Şu Âyet-i kerîmenin zâhir ma’nası çok tefsirlerin beyânına göre yüksek i’caz-ı Kur’ânîyi göstermediğinden, çok zaman zihnime ilişiyordu. Kur’ân’ın feyzinden gelen gâyet güzel ve yüksek ma’nalarından üç veçhini icmalen beyân edeceğiz.
Birincisi: Cenâb-ı Hak, Resûlüne âid olabilecek ba’zı halleri, Resûlünü tekrim ve teşrif noktasında ba’zan kendine isnad eder.

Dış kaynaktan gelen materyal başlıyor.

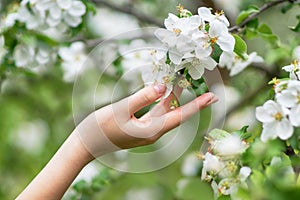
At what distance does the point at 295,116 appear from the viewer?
1.01 metres

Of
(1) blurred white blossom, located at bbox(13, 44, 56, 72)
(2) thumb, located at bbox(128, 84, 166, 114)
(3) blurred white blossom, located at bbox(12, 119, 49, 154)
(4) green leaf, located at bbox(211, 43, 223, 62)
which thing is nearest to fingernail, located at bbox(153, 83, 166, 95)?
(2) thumb, located at bbox(128, 84, 166, 114)

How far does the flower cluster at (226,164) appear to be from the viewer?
3.54 feet

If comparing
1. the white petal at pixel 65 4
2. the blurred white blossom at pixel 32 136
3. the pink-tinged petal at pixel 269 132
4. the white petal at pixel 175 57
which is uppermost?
the white petal at pixel 175 57

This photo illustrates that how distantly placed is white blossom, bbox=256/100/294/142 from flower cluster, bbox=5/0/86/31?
90 centimetres

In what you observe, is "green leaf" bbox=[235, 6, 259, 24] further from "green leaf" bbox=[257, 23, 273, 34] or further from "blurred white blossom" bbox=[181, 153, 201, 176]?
"blurred white blossom" bbox=[181, 153, 201, 176]

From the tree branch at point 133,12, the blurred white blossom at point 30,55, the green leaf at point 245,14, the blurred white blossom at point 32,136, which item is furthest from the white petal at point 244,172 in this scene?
the blurred white blossom at point 32,136

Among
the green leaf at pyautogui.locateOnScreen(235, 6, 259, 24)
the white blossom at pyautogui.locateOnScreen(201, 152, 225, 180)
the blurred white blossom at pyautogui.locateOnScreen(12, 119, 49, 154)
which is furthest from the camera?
the blurred white blossom at pyautogui.locateOnScreen(12, 119, 49, 154)

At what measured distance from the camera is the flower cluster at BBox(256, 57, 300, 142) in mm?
1010

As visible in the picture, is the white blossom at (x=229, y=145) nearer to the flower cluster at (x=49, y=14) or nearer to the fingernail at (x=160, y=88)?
the fingernail at (x=160, y=88)

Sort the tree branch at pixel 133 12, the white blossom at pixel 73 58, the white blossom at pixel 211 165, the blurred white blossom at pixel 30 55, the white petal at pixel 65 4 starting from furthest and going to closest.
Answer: the tree branch at pixel 133 12, the white blossom at pixel 73 58, the blurred white blossom at pixel 30 55, the white petal at pixel 65 4, the white blossom at pixel 211 165

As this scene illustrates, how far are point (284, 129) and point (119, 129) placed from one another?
0.94 feet

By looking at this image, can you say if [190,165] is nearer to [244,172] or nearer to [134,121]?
[134,121]

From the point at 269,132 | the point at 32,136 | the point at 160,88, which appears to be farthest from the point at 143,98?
the point at 32,136

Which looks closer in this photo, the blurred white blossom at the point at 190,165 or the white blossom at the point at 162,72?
the white blossom at the point at 162,72
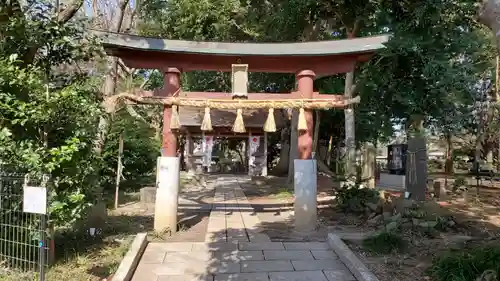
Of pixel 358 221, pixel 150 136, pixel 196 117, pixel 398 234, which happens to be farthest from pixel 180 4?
pixel 398 234

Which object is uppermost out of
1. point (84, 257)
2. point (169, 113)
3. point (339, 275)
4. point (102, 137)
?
point (169, 113)

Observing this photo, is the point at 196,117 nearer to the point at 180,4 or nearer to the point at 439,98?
the point at 180,4

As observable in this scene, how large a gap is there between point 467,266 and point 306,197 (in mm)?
3528

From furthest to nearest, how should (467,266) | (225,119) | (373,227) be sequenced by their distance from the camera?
(225,119)
(373,227)
(467,266)

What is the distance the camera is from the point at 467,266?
15.9 feet

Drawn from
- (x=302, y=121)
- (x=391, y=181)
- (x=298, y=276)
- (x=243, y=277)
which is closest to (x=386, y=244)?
(x=298, y=276)

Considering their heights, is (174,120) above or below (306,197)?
above

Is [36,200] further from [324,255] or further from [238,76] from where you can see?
[238,76]

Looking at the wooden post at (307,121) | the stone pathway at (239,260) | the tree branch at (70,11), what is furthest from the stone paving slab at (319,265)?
the tree branch at (70,11)

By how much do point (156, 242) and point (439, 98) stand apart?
5674 mm

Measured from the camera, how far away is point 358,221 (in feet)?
30.0

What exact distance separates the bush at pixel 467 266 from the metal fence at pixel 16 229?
5035 millimetres

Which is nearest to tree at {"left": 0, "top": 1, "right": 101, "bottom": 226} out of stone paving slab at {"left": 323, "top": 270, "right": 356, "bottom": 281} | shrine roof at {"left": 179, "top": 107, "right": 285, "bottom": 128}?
stone paving slab at {"left": 323, "top": 270, "right": 356, "bottom": 281}

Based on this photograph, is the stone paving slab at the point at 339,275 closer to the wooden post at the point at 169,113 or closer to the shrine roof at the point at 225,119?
the wooden post at the point at 169,113
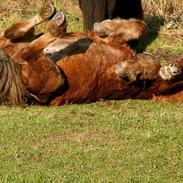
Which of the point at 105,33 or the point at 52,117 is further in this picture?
the point at 105,33

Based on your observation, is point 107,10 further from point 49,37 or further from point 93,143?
point 93,143

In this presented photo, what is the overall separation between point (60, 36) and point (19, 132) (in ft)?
6.16

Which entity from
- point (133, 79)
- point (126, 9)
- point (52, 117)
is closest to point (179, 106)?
point (133, 79)

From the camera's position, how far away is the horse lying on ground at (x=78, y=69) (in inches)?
284

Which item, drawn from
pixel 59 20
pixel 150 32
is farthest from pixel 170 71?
pixel 150 32

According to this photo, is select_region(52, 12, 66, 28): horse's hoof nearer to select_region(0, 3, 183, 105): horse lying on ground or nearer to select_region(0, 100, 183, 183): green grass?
Result: select_region(0, 3, 183, 105): horse lying on ground

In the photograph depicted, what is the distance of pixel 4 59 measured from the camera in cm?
707

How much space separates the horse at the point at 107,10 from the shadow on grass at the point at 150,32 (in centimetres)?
69

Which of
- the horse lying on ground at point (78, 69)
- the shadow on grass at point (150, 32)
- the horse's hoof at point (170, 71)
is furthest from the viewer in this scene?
the shadow on grass at point (150, 32)

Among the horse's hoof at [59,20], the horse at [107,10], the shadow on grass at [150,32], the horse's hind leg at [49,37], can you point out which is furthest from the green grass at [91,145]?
the shadow on grass at [150,32]

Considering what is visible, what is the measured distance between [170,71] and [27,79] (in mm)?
1740

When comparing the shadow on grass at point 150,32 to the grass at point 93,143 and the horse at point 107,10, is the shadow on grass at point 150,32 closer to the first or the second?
the horse at point 107,10

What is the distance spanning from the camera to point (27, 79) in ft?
23.6

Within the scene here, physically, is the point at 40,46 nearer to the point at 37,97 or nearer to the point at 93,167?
the point at 37,97
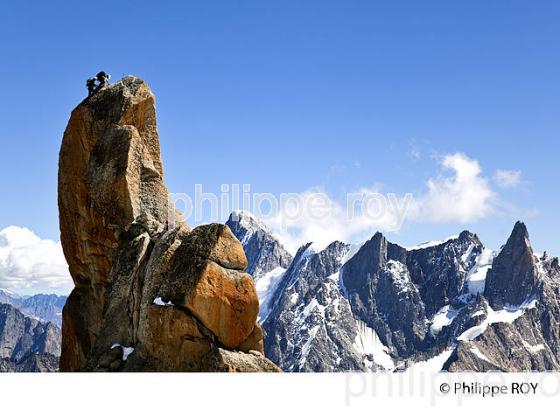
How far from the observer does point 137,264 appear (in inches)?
1272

İşte burada da: “Resûlüm size vazife-i Risâlet ve tebliğ-i ubûdiyet hizmetine mukabil sizden bir ecir ve ücret ve mükâfat, bir it’am istemez.” ma’nasında, “Ben sizi ibâdet için halketmişim; bana rızk vermek ve it’am etmek için değil.” meâlindeki Âyet, Resûl-i Ekrem Aleyhissalâtü Vesselâm’a âid it’am ve irzakı murad etmek gerektir. Yoksa gâyet bedîhi bir ma’lûmu i’lam kabilinden olur; i’caz-ı Kur’ân’ın belâğatına uygun gelmez.